Hôtel Philippoz


Le soir, quand on s’en allait de chez toi, en fermant la porte derrière nous tu disais :
« Bonne nuit ! Je ferme l’Hôtel. »


Ma grand-mère, Esther Philippoz, habitait le duplex sis au Chemin de la chapelle 9 à Luc, Ayent. Lorsque elle a quitté son appartement pour la maison de retraite, j’ai documenté, à l’aide d’une caméra vidéo, le décor dans lequel elle avait passé ses 60 dernières années. Je voulais garder une trace de cet agencement d’objets, de cet environnement qui avait vu trois enfants naître, se chamailler et grandir, un amour s’interrompre à cause de la maladie, des rires, des pleurs et la lente décadence de la vieillesse. A l'image apparaît un espace rempli de bibelots qui côtoient l’absence de leur propriétaire, le vide.

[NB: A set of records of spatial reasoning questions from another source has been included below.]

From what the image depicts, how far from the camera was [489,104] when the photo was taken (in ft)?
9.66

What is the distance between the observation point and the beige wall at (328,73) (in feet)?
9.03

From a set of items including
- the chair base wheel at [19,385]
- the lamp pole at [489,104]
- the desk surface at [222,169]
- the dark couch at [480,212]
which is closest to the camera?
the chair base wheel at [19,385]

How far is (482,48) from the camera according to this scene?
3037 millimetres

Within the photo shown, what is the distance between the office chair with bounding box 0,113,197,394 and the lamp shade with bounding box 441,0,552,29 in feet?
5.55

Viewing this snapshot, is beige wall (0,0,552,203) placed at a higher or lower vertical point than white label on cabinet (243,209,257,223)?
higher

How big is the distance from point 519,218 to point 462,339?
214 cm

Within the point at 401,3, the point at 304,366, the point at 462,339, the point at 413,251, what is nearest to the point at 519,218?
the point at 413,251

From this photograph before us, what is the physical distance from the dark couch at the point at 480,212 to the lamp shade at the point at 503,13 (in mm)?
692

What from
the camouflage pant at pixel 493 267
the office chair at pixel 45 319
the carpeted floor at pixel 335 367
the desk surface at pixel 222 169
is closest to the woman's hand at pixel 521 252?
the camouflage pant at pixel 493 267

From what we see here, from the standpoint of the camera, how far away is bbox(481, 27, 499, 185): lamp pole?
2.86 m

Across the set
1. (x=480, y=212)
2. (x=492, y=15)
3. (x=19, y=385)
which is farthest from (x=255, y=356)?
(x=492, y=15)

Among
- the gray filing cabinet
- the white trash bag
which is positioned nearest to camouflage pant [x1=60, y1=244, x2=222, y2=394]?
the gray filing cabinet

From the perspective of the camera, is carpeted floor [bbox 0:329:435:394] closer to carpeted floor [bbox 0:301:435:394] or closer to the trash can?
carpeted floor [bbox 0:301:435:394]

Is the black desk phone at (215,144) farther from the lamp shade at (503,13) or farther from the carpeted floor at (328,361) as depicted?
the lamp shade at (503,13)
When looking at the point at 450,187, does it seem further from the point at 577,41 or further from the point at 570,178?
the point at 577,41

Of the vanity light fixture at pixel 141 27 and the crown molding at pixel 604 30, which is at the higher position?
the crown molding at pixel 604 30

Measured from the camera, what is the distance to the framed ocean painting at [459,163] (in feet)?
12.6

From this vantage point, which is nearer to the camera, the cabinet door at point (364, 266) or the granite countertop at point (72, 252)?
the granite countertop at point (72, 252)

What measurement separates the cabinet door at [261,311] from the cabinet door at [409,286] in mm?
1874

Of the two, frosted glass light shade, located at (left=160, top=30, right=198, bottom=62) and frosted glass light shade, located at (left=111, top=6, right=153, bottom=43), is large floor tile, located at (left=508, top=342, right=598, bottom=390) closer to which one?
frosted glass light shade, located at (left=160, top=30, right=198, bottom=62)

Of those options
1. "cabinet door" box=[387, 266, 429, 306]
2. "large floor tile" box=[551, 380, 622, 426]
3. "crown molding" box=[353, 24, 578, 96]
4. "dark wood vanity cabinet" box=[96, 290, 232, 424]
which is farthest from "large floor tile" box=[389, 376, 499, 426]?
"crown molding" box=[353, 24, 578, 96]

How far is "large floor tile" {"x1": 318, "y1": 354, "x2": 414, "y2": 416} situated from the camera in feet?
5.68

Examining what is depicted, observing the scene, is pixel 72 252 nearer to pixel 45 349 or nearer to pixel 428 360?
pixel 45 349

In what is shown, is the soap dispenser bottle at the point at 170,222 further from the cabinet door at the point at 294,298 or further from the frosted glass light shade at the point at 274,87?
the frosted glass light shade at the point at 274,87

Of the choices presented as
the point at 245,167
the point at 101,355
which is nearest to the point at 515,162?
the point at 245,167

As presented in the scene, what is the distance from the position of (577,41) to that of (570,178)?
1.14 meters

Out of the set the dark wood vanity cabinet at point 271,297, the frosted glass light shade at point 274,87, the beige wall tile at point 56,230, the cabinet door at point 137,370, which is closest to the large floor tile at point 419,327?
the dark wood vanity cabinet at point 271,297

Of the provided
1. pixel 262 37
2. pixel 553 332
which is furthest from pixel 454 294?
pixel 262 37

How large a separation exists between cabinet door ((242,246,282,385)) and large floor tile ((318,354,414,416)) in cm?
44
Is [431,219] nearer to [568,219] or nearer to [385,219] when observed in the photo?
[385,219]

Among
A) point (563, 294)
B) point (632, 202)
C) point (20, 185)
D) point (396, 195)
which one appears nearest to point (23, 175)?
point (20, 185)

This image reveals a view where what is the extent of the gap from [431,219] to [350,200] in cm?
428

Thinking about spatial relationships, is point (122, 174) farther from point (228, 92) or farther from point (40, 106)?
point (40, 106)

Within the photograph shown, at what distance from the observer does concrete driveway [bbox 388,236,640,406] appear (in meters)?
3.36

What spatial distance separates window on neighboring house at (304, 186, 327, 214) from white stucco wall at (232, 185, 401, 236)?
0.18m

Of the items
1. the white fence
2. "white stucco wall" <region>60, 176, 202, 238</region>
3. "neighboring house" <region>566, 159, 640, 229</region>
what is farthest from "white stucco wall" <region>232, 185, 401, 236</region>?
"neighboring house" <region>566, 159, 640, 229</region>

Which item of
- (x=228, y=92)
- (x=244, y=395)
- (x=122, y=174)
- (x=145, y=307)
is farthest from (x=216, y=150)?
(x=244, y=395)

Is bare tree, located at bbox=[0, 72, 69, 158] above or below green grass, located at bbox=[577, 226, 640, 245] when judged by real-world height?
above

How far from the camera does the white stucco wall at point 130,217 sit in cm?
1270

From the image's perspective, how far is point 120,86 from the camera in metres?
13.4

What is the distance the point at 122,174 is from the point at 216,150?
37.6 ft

Ma grand-mère décédait en novembre 2011.

Aujourd’hui j’ai hérité de cet appartement et j’y habite ; mon père et moi commençons à le rénover progressivement. L’ancien appartement de ma grand-mère est devenu un lieu de transition. Un lieu en transition, un chantier : des pièces que l’on rénove, des murs que l’on casse mais aussi des souvenirs qui se transforment – un chantier de la mémoire. Car au travers de cette mue physique, plusieurs questions surgissent : si la mémoire d’un lieu existe, où se cache-t-elle ? Dans les matériaux ? Dans les mémoires ? Que peut-on apprendre d’un lieu chargé d’histoire, que doit-on préserver de cette mémoire ? Qu’accepte-t-on de noyer sous une nouvelle couche de peinture ? Comment faire apparaître les différentes couches que composent la mémoire des matériaux, les phrases qui ont été prononcées dans un espace, les émotions et les vers à bois ?

C’est pour explorer ces problématiques que j’ai décidé de lancer le projet Hôtel Philippoz. Une partie de ce projet sera constituée d’une recherche artistique personnelle au moyen de la vidéo et de l’écriture. Puisque ce lieu est lié à mon histoire familiale et à la relation très forte que j’entretenais avec ma grand-mère, ce travail prendra la forme d’un carnet de bord : au fil de la rénovation, je documenterai mes impressions de manière autobiographique. C’est la partie de l’Hôtel liée à l’anecdote mentionnée en introduction.

Mais l’hôtel est aussi un lieu où l’on réside pour un temps seulement. Un lieu de transition, une résidence temporaire. C’est dans cet esprit que je souhaite inviter d’autres artistes, au cours de cette année de transition, à intervenir dans l’espace et à entrer en dialogue avec ce chantier. Je trouve important de solliciter un regard extérieur sur ce lieu ; détachés du contexte personnel qui est le mien, les artistes pourront explorer des problématiques plus larges, que j'ai regroupées en trois axes thématiques : la trace, la transmission et la vie en collectivité (détaillés en annexe, avec la liste des artistes invités). Ils interviendront dans l’espace, de façon à charger le lieu de nouveaux souvenirs, en couches, comme l’on ajoute une couche de glaçage sur un gâteau. Au terme d’une micro-résidence de quelques semaines dans l’appartement, les artistes présenteront au public une œuvre en relation avec le lieu. Chaque artiste sera invité à collaborer avec un ou des membres de la communauté villageoise d’Ayent, afin de créer un lien avec la population locale.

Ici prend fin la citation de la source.